14 Almost any reader of the Gospel accounts can see the critical nature of most Pharisees. After Jesus invited Matthew Levi, the tax collector, to become a disciple, Levi spread a big reception feast for him. The account says: “At this the Pharisees and their scribes began murmuring to his disciples, saying: ‘Why is it you eat and drink with tax collectors and sinners?’ In reply Jesus said to them: ‘. . . I have come to call, not righteous persons, but sinners to repentance.’”—Luke 5:27-32.
15 Levi himself appreciated something else Jesus said on that occasion: “Go, then, and learn what this means, ‘I want mercy, and not sacrifice.’” (Matthew 9:13) Although the Pharisees claimed to believe in the writings of the Hebrew prophets, they did not embrace this saying from Hosea 6:6. If they were going to err, they made sure it would be on the side of obedience to tradition. Each of us could ask ourselves, ‘Do I have a reputation for being a stickler for certain rules, such as ones that reflect personal opinion or common approaches to a matter? Or do others think of me as being first of all merciful and good?’
16. What was the Pharisaic way, and how can we avoid being like them?
16 Pick, pick, pick. That was the Pharisaic way. The Pharisees looked for every flaw—real or imagined. They kept people on the defensive and reminded them of their failures. The Pharisees prided themselves on tithing the tiniest herbs, like mint, dill, and cumin. They advertised their piety by their dress and tried to direct the nation. Surely, if our actions are to be in harmony with Jesus’ example, we must avoid the tendency of always looking for and highlighting the flaws in others.
How Did Jesus Handle Problems?
17-19. (a) Explain how Jesus handled a situation that could have had very serious consequences. (b) What made the situation stressful and unpleasant? (c) Had you been there when the woman approached Jesus, how would you have reacted?
17 Jesus’ way of handling problems was far different from that of the Pharisees. Consider how Jesus handled a situation that could have been very serious. It involved a woman who had had a flow of blood for 12 years. You can read the account at Luke 8:42-48.
18 Mark’s account says that the woman was “frightened and trembling.” (Mark 5:33) Why? Doubtless because she knew that she had broken God’s Law. According to Leviticus 15:25-28, a woman with an unnatural flow of blood was unclean for as long as it lasted, plus a week. Everything she touched and every person she came in contact with became defiled. To approach Jesus, this woman had to work her way through the throng. When we look at the account 2,000 years later, our hearts go out to her in her discomfort.
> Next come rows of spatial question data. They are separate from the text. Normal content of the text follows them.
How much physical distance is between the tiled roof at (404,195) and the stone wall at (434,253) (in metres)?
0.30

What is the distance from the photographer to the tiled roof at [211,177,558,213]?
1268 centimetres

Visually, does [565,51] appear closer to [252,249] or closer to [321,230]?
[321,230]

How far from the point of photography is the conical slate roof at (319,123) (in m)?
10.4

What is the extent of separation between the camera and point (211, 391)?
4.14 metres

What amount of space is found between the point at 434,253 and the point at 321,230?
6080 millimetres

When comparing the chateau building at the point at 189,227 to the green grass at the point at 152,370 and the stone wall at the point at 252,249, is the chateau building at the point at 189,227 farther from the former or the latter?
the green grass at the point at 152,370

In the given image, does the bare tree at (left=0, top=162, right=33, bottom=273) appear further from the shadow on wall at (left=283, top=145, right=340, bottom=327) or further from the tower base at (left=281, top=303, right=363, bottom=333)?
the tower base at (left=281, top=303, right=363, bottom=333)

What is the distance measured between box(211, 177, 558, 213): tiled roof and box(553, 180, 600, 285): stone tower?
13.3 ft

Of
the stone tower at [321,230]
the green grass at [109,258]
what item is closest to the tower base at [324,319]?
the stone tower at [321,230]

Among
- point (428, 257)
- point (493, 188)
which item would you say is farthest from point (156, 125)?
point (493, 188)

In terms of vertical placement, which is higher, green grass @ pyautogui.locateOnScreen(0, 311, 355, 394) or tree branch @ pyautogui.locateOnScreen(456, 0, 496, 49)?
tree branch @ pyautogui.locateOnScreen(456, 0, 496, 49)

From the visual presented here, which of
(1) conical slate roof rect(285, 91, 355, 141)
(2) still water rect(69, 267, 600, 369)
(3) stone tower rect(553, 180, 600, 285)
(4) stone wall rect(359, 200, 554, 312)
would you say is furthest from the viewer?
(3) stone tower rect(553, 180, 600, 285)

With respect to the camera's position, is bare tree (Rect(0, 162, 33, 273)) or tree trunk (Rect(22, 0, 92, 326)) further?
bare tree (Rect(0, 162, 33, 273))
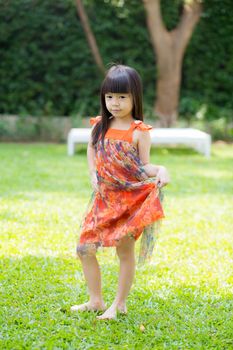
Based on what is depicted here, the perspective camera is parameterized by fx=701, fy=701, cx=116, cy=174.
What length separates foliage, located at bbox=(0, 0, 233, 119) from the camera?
14680 millimetres

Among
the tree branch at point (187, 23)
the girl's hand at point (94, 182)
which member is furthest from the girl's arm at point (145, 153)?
the tree branch at point (187, 23)

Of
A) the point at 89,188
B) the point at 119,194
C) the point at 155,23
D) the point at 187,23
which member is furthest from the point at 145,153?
the point at 187,23

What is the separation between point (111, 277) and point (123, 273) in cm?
80

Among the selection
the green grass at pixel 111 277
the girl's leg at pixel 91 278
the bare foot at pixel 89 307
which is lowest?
the green grass at pixel 111 277

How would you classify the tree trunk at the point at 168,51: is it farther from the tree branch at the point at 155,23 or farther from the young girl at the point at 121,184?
the young girl at the point at 121,184

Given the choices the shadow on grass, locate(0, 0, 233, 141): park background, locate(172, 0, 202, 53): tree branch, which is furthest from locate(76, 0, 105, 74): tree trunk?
the shadow on grass

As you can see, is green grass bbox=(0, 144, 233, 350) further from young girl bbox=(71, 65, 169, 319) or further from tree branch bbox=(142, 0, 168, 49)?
tree branch bbox=(142, 0, 168, 49)

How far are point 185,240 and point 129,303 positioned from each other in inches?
64.1

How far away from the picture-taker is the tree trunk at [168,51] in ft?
45.5

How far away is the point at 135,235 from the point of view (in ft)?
11.2

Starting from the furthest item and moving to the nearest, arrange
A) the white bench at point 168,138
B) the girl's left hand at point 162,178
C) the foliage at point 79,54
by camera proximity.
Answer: the foliage at point 79,54 → the white bench at point 168,138 → the girl's left hand at point 162,178

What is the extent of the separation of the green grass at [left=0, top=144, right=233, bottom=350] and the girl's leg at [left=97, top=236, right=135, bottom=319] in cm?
7

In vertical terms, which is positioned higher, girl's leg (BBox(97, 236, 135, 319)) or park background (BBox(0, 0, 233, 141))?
park background (BBox(0, 0, 233, 141))

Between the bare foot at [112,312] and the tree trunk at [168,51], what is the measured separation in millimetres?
10825
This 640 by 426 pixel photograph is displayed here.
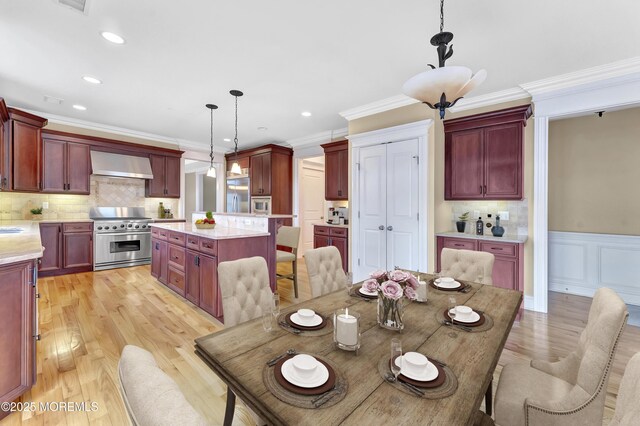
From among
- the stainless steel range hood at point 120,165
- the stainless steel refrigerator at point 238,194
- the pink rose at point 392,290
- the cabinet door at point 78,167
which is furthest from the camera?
the stainless steel refrigerator at point 238,194

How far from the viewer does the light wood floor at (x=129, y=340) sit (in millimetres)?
1871

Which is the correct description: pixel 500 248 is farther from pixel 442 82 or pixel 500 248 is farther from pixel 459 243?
pixel 442 82

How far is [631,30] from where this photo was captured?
239 cm

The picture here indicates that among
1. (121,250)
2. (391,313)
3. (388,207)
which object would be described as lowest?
(121,250)

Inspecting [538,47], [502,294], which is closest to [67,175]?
[502,294]

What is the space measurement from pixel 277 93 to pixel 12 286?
3.25 m

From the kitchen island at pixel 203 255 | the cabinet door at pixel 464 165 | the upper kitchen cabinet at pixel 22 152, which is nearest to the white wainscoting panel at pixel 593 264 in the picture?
the cabinet door at pixel 464 165

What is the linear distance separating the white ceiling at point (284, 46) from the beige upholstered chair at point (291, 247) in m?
1.93

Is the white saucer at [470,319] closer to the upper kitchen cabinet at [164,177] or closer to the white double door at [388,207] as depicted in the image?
the white double door at [388,207]

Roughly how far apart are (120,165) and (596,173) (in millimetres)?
8002

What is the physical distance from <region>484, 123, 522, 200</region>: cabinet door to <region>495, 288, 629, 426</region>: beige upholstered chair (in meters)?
2.49

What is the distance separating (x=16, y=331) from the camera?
1761 mm

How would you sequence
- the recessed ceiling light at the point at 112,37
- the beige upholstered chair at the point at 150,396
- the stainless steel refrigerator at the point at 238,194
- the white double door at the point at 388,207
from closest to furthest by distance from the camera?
the beige upholstered chair at the point at 150,396 < the recessed ceiling light at the point at 112,37 < the white double door at the point at 388,207 < the stainless steel refrigerator at the point at 238,194

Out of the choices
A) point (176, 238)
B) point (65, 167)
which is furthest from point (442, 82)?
point (65, 167)
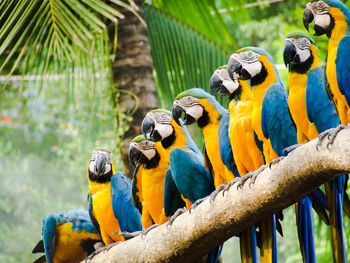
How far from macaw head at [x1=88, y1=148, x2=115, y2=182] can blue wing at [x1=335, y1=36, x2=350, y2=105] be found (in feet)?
5.02

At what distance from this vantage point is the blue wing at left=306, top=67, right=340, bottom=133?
2.53m

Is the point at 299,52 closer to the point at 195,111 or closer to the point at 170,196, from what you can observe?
the point at 195,111

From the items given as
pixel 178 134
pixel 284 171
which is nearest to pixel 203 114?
pixel 178 134

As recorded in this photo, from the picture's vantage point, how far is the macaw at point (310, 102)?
2.44 m

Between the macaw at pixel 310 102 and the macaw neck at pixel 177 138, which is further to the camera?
the macaw neck at pixel 177 138

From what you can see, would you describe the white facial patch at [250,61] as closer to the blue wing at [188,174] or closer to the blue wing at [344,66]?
the blue wing at [344,66]

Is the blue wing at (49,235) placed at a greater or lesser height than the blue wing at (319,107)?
lesser

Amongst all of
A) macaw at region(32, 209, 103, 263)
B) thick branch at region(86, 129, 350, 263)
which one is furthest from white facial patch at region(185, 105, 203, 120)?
macaw at region(32, 209, 103, 263)

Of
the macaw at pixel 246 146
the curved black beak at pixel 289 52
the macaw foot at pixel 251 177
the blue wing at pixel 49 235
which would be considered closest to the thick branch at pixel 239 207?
the macaw foot at pixel 251 177

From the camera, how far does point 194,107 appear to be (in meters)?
2.98

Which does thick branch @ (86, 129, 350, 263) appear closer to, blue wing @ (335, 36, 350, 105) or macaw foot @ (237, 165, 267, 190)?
macaw foot @ (237, 165, 267, 190)

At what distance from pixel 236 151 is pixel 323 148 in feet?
2.36

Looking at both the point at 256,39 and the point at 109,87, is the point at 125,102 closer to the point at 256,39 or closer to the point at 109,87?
the point at 109,87

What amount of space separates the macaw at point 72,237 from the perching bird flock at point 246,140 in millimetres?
298
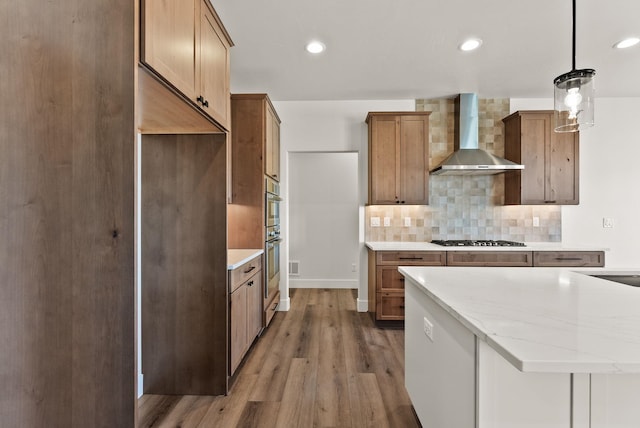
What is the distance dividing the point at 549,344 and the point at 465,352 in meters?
0.34

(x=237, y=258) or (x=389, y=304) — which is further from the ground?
(x=237, y=258)

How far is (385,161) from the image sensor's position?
364cm

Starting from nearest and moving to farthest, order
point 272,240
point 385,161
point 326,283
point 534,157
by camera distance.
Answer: point 272,240 → point 534,157 → point 385,161 → point 326,283

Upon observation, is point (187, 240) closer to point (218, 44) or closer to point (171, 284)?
point (171, 284)

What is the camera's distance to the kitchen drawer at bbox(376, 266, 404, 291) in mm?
3354

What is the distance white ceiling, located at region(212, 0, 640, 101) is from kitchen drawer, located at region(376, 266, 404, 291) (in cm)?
206

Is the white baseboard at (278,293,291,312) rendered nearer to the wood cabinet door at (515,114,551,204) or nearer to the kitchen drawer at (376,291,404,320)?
the kitchen drawer at (376,291,404,320)

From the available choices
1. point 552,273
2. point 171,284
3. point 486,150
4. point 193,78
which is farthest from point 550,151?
point 171,284

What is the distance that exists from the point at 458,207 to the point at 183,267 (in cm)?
328

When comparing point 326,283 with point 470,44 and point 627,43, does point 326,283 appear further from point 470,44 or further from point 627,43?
point 627,43

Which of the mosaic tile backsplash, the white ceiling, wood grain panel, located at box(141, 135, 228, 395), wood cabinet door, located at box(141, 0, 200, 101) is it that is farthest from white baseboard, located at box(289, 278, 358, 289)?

19 If you had been present that day, how would you have viewed the situation? What would you have said? Notice that Jesus treated this woman in a kind, loving, and considerate way, not even alluding to any problems she may have caused.—Mark 5:34.
20. If Leviticus 15:25-28 were a requirement today, what challenge would we face?
20 Can we learn something from this event? Suppose you were an elder in a Christian congregation today. And further suppose that Leviticus 15:25-28 were a Christian requirement today and that a Christian woman had violated that law, feeling frantic and abandoned. How would you react? Would you publicly humiliate her with critical counsel? “Oh,” you say, “never would I do that! Following Jesus’ example, I would make every effort to be kind, loving, thoughtful, and considerate.” Very good! But the challenge is to do it, to imitate Jesus’ pattern.
21. What did Jesus teach people about the Law?
21 Essentially, people felt refreshed by Jesus, uplifted and encouraged. Where God’s Law was definite, it meant what it said. If it seemed general, their conscience would come more into play and they could show their love for God by their decisions. The Law gave them room to live and breathe. (Mark 2:27, 28) God loved his people, worked constantly for their good, and was willing to be merciful when they faltered. Jesus was like that.—John 14:9.